[llvm] r211184 - Fix a memory leak in the error path.

Rafael EspĂ­ndola rafael.espindola at gmail.com
Mon Jun 23 12:27:46 PDT 2014


On 23 June 2014 14:23, David Blaikie <dblaikie at gmail.com> wrote:
> (+lhames, as he and I have chatted a bit about MemoryBuffer ownership
> semantics, libObject, RuntimeDyLd, etc recently)
>
> So the "interesting" part of this change are the callers who pass
> "false" for ownership, such as llvm-ar.cpp::writeSymbolTable. Yeah, I
> find this "loan" model rather unsatisfying because the ownership is
> still actually shared - the owner (llvm-ar.cpp:performWriteOperation)
> isn't participating in this loan - it's really just writeSymbolTable
> lying to the createSymbolicFile function - saying it can own it, but
> if it ever actually tries to use that power (eg: if a codepath lead to
> releaseBuffer not being called, etc) it would be broken.
>
> I mean we could have the MemoryBuffers vector be a vector of
> unique_ptrs and the unique_ptr could be moved into the SymbolicFile,
> then moved out again... still doesn't seem particularly satisfying.

Well, the movein/moveout pattern is intrinsic to using a unique_ptr, no?

> (side note, the bit about createThing functions not being able to
> cleanup - they should probably take a unique_ptr<MemoryBuffer> either
> by reference or rvalue referenec - then conditionally move from it.
> That way the caller wouldn't have to inspect the error result to
> decide whether to cleanup, the unique_ptr would DTRT either way -
> extending this further, that would force callers to pass ownership to
> the Thing, then take it back later - rather than lying - but I'm still
> not sure it's the right path in general)
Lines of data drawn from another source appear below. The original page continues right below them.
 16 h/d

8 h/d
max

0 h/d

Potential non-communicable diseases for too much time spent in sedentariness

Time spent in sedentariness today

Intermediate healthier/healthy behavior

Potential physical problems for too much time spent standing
Good point about the create methods. I will give it a try.

> How many different hierarchies, wrappers, and factories with this
> conditional ownership are we dealing with? I can't quite keep them all
> straight in my head. But my other idea would be to have the ownership
> added by decoration - this would probably involve templating,
> wrapping, or duplicating the factory functions in some way.

Well, I would say that with this patch there is no conditional
ownership any more. The buffer is moved from one owner to another.
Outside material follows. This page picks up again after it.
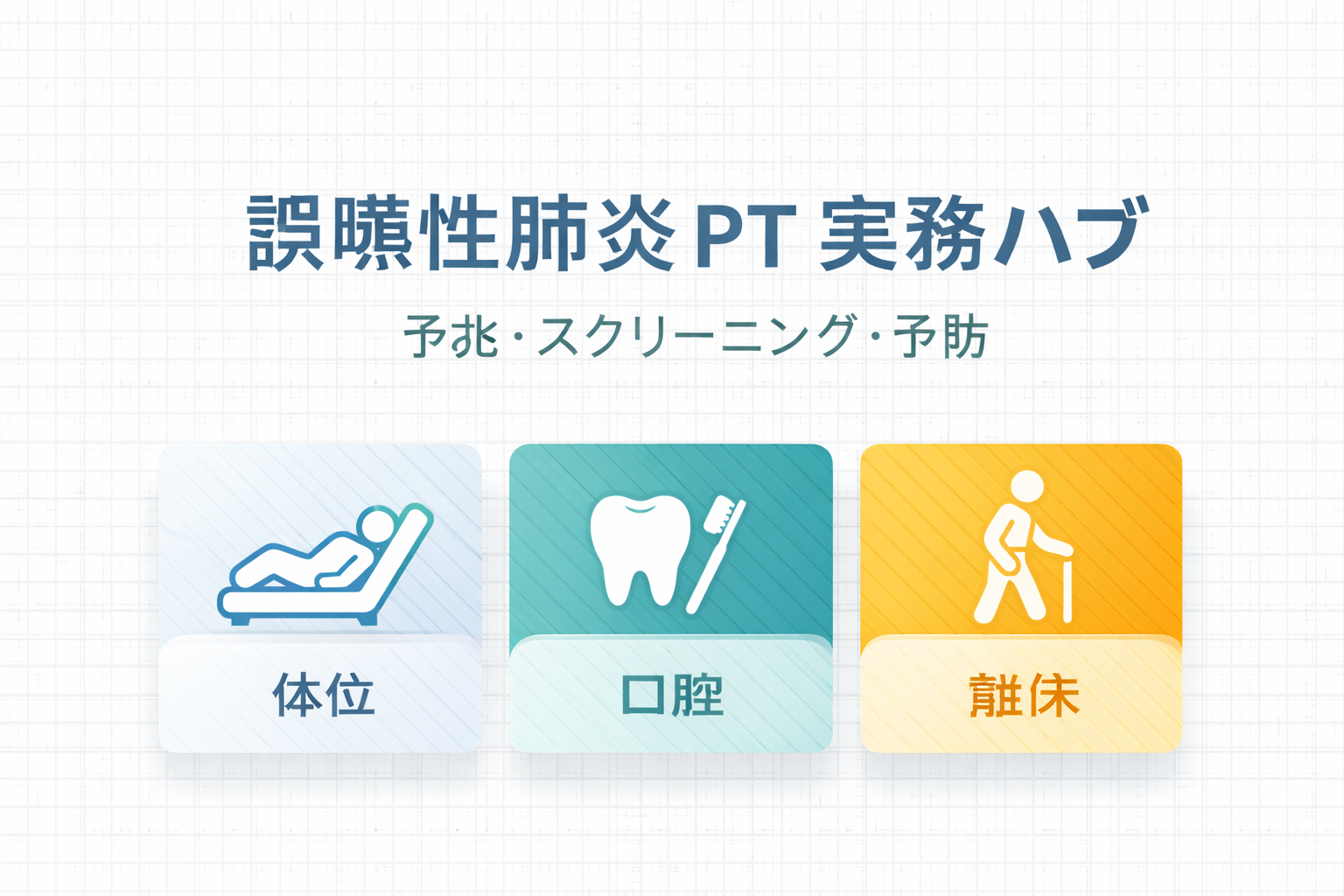 誤嚥性肺炎 PT 実務ハブ

予兆・スクリーニング・予防

体位

口腔

離床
> For example - if it's only "createObjectFile" that's the entry point
> with conditional ownership, we could make all the underlying
> operations non-owning, the main entry point would be
> createObjectFile(MemoryBuffer&, ...) (not taking ownership of the
> MemoryBuffer - speaking of, should that be const? what're the mutable
> operations on a MemoryBuffer anyway...) and then a wrapper:
>
> ... createObjectFile(std::unique_ptr<MemoryBuffer> m, ...) {
>   auto OF = createObjectFile(m.get());
>   return make_unique<OwningObjectFileDecorator>(std::move(m), std::move(OF));
> }
>
> Where OwningObjectFileDecorator is just a trivial decorator (every
> call falls through to the decorated object, plus ownership)?

That seems more confusing then a model where the ObjectFile always
owns the buffer but the buffer can be moved out of it.
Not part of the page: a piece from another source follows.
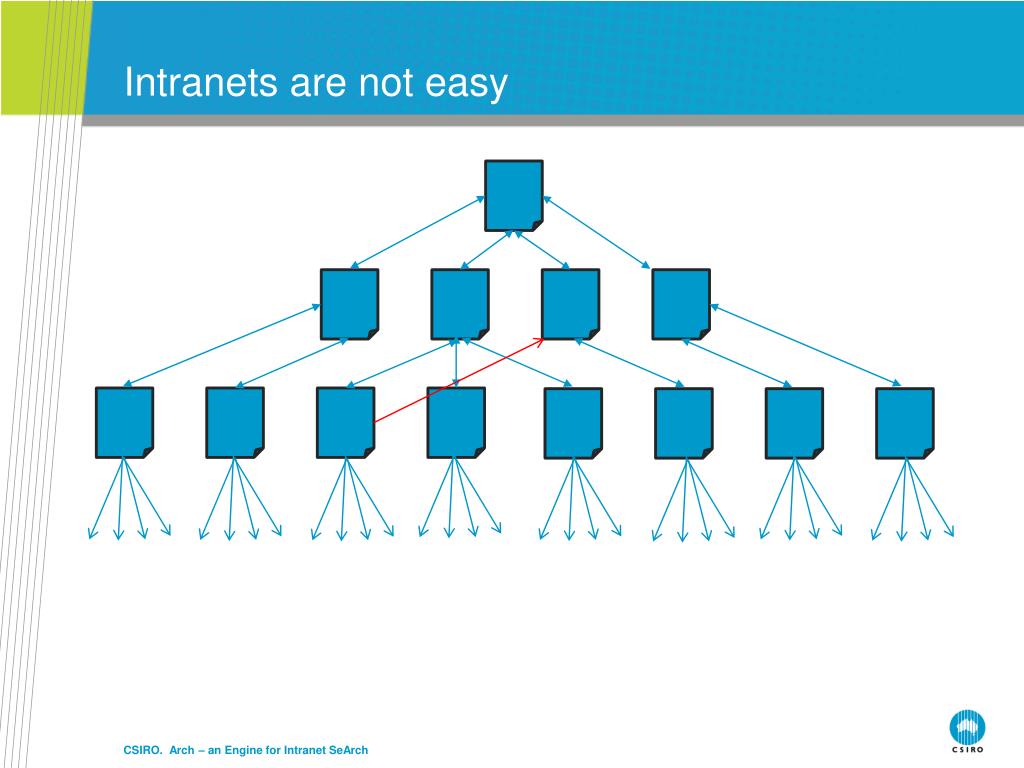 Intranets are not easy

CSIRO. Arch – an Engine for Intranet SeArch

CSIRO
> I mean I guess that's sort of equivalent to the world we're in today,
> but hopefully separates concerns better. It does still make something
> dynamic where it was static, but the only way to keep it static would
> be for the whole hierarchy of ObjectFiles, their factories, etc,
> templated, I think?
>

I would like to avoid the extra templates if possible.